Detecting anomalies in financial transactions by using AI Platform, Dataflow, and BigQuery

This tutorial shows you how to implement an anomaly detection application that identifies fraudulent transactions by using a boosted tree model.

This tutorial is intended for developers, data engineers and data scientists, and assumes that you have basic knowledge of the following:

  • Machine learning model development with TensorFlow and Python
  • Standard SQL
  • Dataflow pipelines built using the Apache Beam Java SDK

Architecture

The sample application consists of the following components:

  • A boosted tree model developed using TensorFlow and deployed to AI Platform.
  • A Dataflow pipeline that completes the following tasks:

    • Publishes transaction data from a Cloud Storage bucket to a Pub/Sub topic, then reads that data as a stream from a Pub/Sub subscription to that topic.
    • Gets fraud likelihood estimates for each transaction by using the Apache Beam Timer API to micro-batch calls to the AI Platform prediction API.
    • Writes transaction data and fraud likelihood data to BigQuery tables for analysis.

The following diagram illustrates the architecture of the anomaly detection solution:

Diagram showing the architecture of the anomaly detection solution.

Dataset

The boosted tree model used in this tutorial is trained on the Synthetic Financial Dataset For Fraud Detection from Kaggle. This dataset was generated using the PaySim simulator.

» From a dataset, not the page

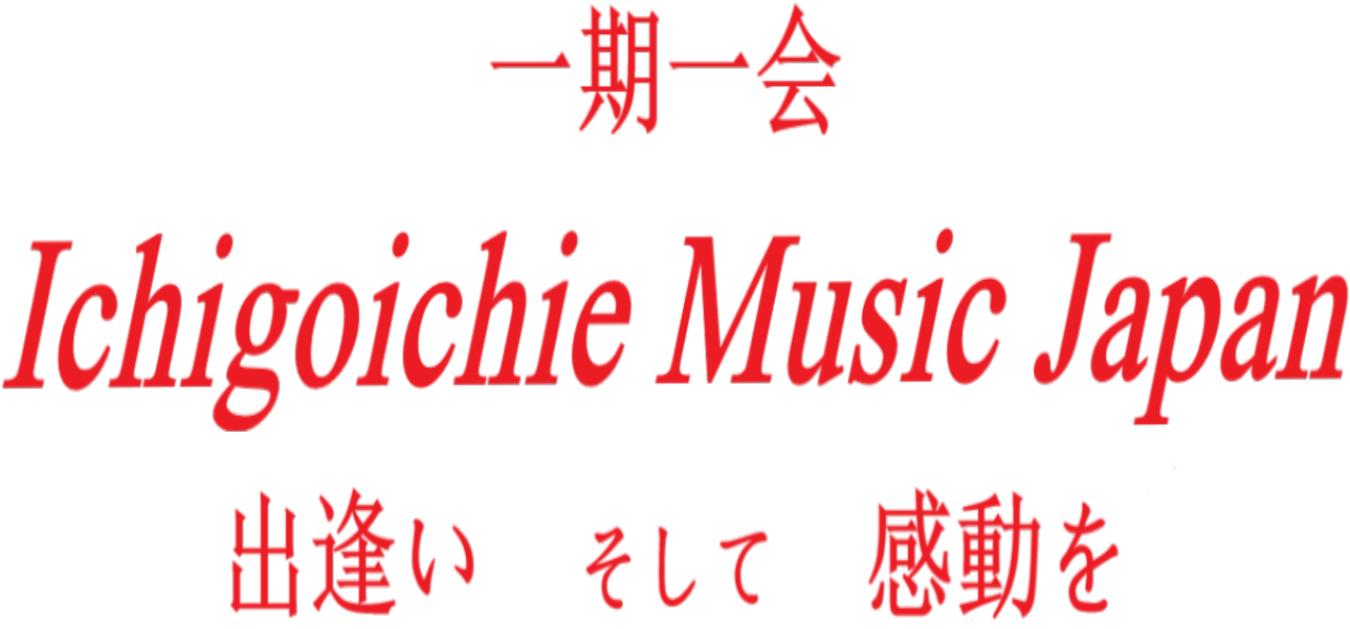 Ichigoichie-Music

We use a synthetic dataset because there are few financial datasets appropriate for fraud detection, and those that exist often contain personally identifiable information (PII) that needs to be anonymized.

Objectives

  • Create a boosted tree model that estimates the probability of fraud in financial transactions.
  • Deploy the model to AI Platform for online prediction.
  • Use a Dataflow pipeline to:
    • Write transaction data from the sample dataset to a transactions table in BigQuery.
    • Send microbatched requests to the hosted model to retrieve fraud probability predictions, and write the results to a fraud_detection table in BigQuery.
  • Run a BigQuery query that joins these tables to see the probability of fraud for each transaction.

Costs

This tutorial uses billable components of Google Cloud, including:

  • AI Platform
  • BigQuery
  • Cloud Storage
  • Compute Engine
  • Dataflow
  • Pub/Sub

Use the pricing calculator to generate a cost estimate based on your projected usage. New Google Cloud users might be eligible for a free trial.

Before you begin

  1. Sign in to your Google Cloud account. If you're new to Google Cloud, create an account to evaluate how our products perform in real-world scenarios. New customers also get $300 in free credits to run, test, and deploy workloads.
  2. In the Google Cloud Console, on the project selector page, select or create a Google Cloud project.

    Go to project selector

  3. Make sure that billing is enabled for your Cloud project. Learn how to confirm that billing is enabled for your project.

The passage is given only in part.